● **COMPITI DA SVOLGERE**
1 – Per ciascuna affermazione indica se è in accordo con il testo sui brani di un romanzo: (a) il blog dell'autrice contiene brani più intriganti dei due tratti dal romanzo; (b) l'angolo di elevazione sopra la media si può misurare; (c) il secondo frammento lascia il segno più del primo. Rispondi sì o no e cita le parole del testo che decidono.
2 – Aggiorna il testo sui brani di un romanzo: riporta la parte compresa tra "Una voce interessante." e "scritto molto bene).", estremi inclusi, mettendo "sito" al posto di "blog".
3 – Scrivi il seguito del testo sui brani di un romanzo, cominciando dopo la sua ultima frase.

───── BRANO DI TESTO

Una voce interessante. Il giorno che vissi due volte, che mi pare sia il blog dell’autrice, contiene brani anche più intriganti di questi due del romanzo (che ad occhio sembra scritto molto bene).
Una bella segnalazione.
estrarre un brano da un romanzo è un po’ come estrarre un dente a una persona, mi è venuto da pensare, nel senso che così a se stante è assai difficile riuscire a farlo collimare con l’orizzonte del romanzo (quindi l’angolo di elevazione sopra la media non è misurabile). ciò detto, entrambi i frammenti si difendono bene anche come racconti brevi. in particolare il primo lascia il segno, con la sua mammità predosata nel sacchetto a sbeffeggiare sia l’idea che il supermercato globale sia la soluzione d’ogni problema (“quando non so più come prenderti vado al supermercato”) sia il fatto che in tempi di limitate capacità immaginative – siamo pieni di sogni patinati, tette floride e tutto il resto per cui c’è mastercard – il bisogno indotto più potente è la perfezione inattaccabile (“in quel sacchetto c’è tutta la mammità che riesco a immaginare”).

──────────
───── DATI FORNITI

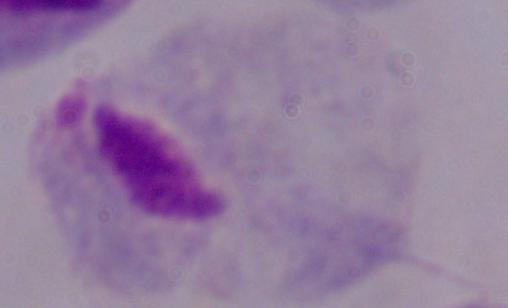
1000x magnification. A trichomonad is shown. Photomicrograph.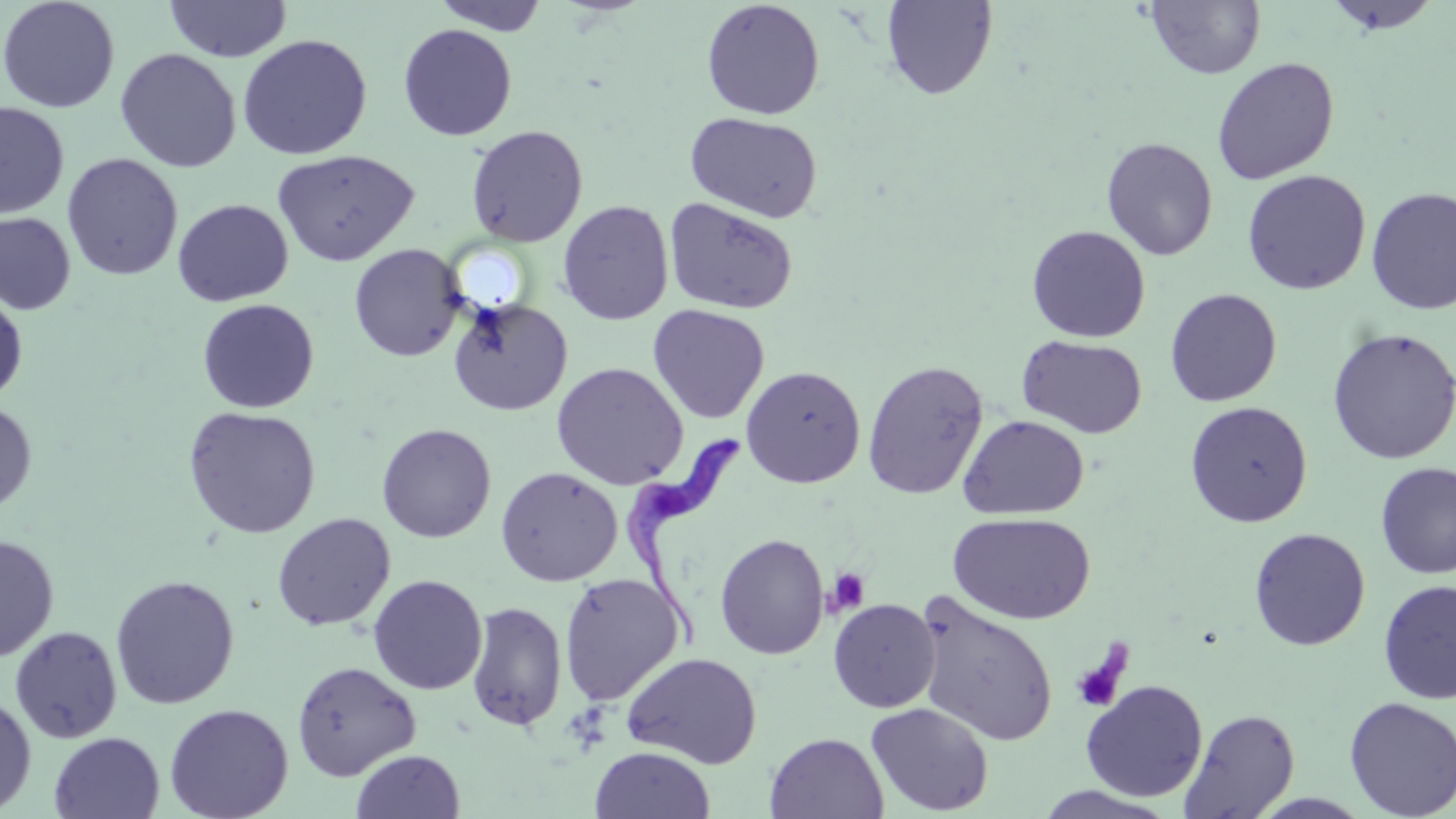
slide-level diagnosis = Trypanosoma brucei
platelet locations = approximate bounding boxes as named x1/y1/x2/y2 corners in pixels: (x1=826, y1=567, x2=870, y2=617), (x1=1071, y1=650, x2=1128, y2=714)
field of view = one of a larger specimen
uninfected red blood cell locations = approximate bounding boxes as named x1/y1/x2/y2 corners in pixels: (x1=0, y1=0, x2=120, y2=113), (x1=164, y1=0, x2=293, y2=62), (x1=430, y1=0, x2=551, y2=36), (x1=881, y1=0, x2=998, y2=100), (x1=1322, y1=0, x2=1443, y2=35), (x1=701, y1=1, x2=825, y2=120), (x1=1145, y1=1, x2=1266, y2=79), (x1=398, y1=23, x2=517, y2=141), (x1=236, y1=34, x2=373, y2=160), (x1=115, y1=48, x2=241, y2=172), (x1=1212, y1=57, x2=1339, y2=185), (x1=0, y1=102, x2=69, y2=220), (x1=686, y1=112, x2=823, y2=223), (x1=465, y1=124, x2=588, y2=247), (x1=1100, y1=137, x2=1218, y2=261), (x1=272, y1=149, x2=419, y2=266), (x1=61, y1=153, x2=183, y2=281), (x1=1241, y1=169, x2=1371, y2=295), (x1=1365, y1=186, x2=1456, y2=315), (x1=663, y1=197, x2=799, y2=315), (x1=173, y1=199, x2=293, y2=306), (x1=183, y1=200, x2=308, y2=412), (x1=557, y1=200, x2=674, y2=325), (x1=0, y1=211, x2=77, y2=316), (x1=1026, y1=225, x2=1150, y2=342), (x1=348, y1=244, x2=467, y2=362), (x1=0, y1=287, x2=28, y2=406), (x1=1165, y1=288, x2=1283, y2=407), (x1=448, y1=298, x2=573, y2=416), (x1=197, y1=299, x2=319, y2=413), (x1=647, y1=305, x2=769, y2=424), (x1=1326, y1=327, x2=1456, y2=465), (x1=1017, y1=335, x2=1147, y2=439), (x1=862, y1=360, x2=988, y2=500), (x1=551, y1=362, x2=688, y2=490), (x1=741, y1=366, x2=865, y2=488), (x1=0, y1=399, x2=37, y2=515), (x1=1185, y1=401, x2=1313, y2=528), (x1=183, y1=405, x2=321, y2=539), (x1=959, y1=415, x2=1090, y2=520), (x1=376, y1=424, x2=497, y2=542), (x1=1375, y1=462, x2=1456, y2=579), (x1=496, y1=467, x2=622, y2=586), (x1=948, y1=512, x2=1095, y2=625), (x1=272, y1=513, x2=396, y2=631), (x1=1248, y1=527, x2=1370, y2=651), (x1=0, y1=533, x2=59, y2=663), (x1=714, y1=533, x2=829, y2=659), (x1=559, y1=572, x2=684, y2=706), (x1=110, y1=574, x2=240, y2=709), (x1=368, y1=574, x2=488, y2=695), (x1=1378, y1=580, x2=1456, y2=704), (x1=914, y1=594, x2=1059, y2=747), (x1=828, y1=599, x2=941, y2=713), (x1=465, y1=601, x2=567, y2=732), (x1=9, y1=625, x2=123, y2=743), (x1=621, y1=651, x2=762, y2=768), (x1=291, y1=661, x2=421, y2=780), (x1=1080, y1=680, x2=1208, y2=802), (x1=0, y1=694, x2=36, y2=814), (x1=1344, y1=696, x2=1456, y2=818), (x1=865, y1=702, x2=994, y2=816), (x1=164, y1=703, x2=294, y2=819), (x1=1179, y1=708, x2=1300, y2=818), (x1=49, y1=731, x2=164, y2=819), (x1=764, y1=732, x2=888, y2=818), (x1=590, y1=745, x2=716, y2=819), (x1=350, y1=749, x2=466, y2=818), (x1=1033, y1=786, x2=1178, y2=818)
stain = May-Grünwald-Giemsa
preparation = thin blood film
image size = 1456×819 pixels
magnification = 1000x
Trypanosoma brucei locations = approximate bounding boxes as named x1/y1/x2/y2 corners in pixels: (x1=620, y1=428, x2=742, y2=654)
modality = light microscopy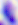
Summary:
  - Identification: Toxoplasma gondii
  - Magnification: 400x
  - Modality: micrograph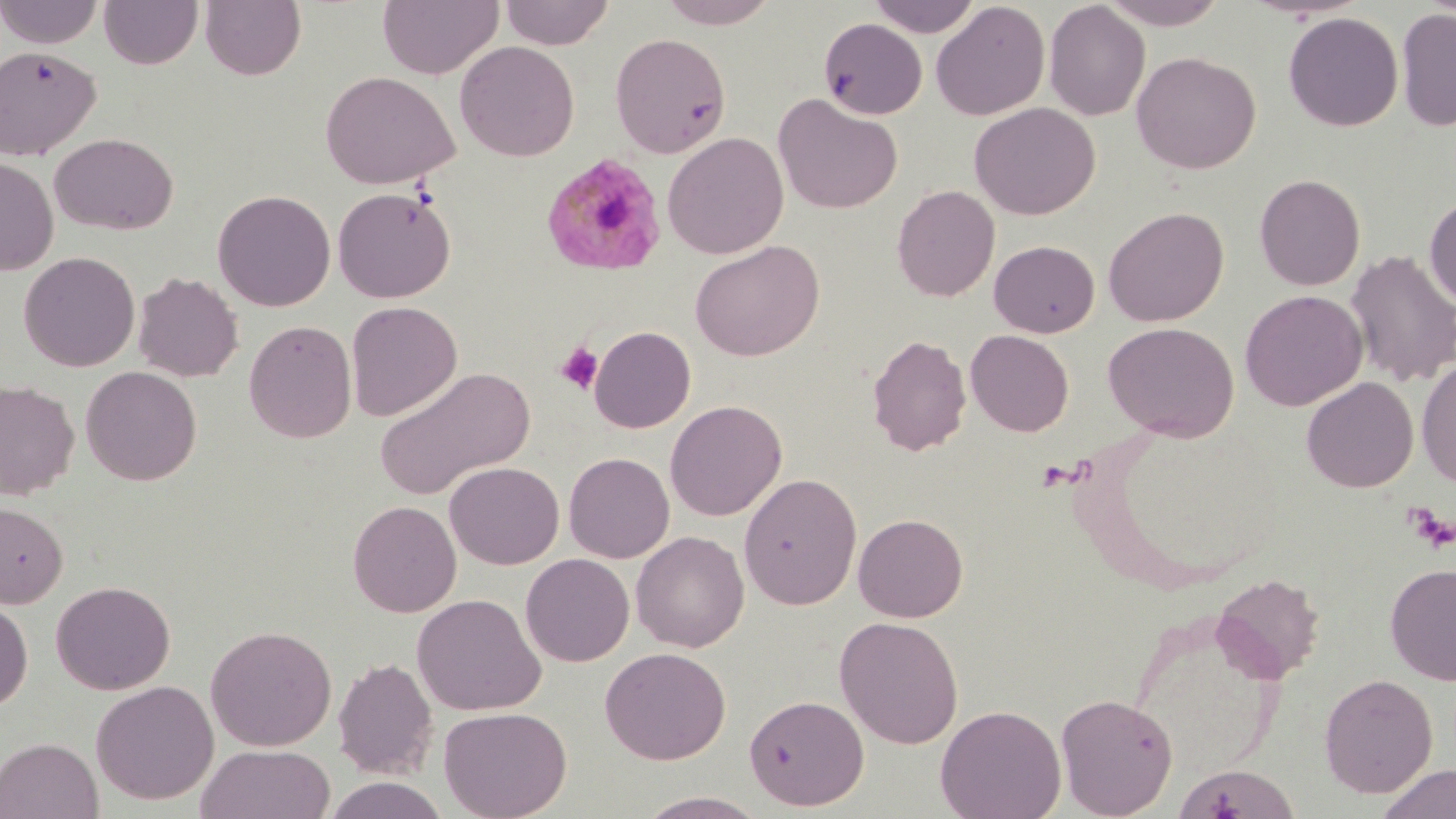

──────────

● **RISULTATI FINALI**
1 –
(a) Sì: «contiene brani anche più intriganti di questi due del romanzo»
(b) No: «l’angolo di elevazione sopra la media non è misurabile»
(c) No: «in particolare il primo lascia il segno»

2 –
Una voce interessante. Il giorno che vissi due volte, che mi pare sia il sito dell’autrice, contiene brani anche più intriganti di questi due del romanzo (che ad occhio sembra scritto molto bene).

3 –
il secondo frammento, invece, nonostante il godibile crucciarsi “se noi stessimo là dentro e non così fuori”, sviluppa il concetto della perfezione incommensurabile lungo binari più convenzionali che fanno capo al vecchio adagio “l’erba del vicino è sempre più verde” e scivola via senza far troppa… impressione.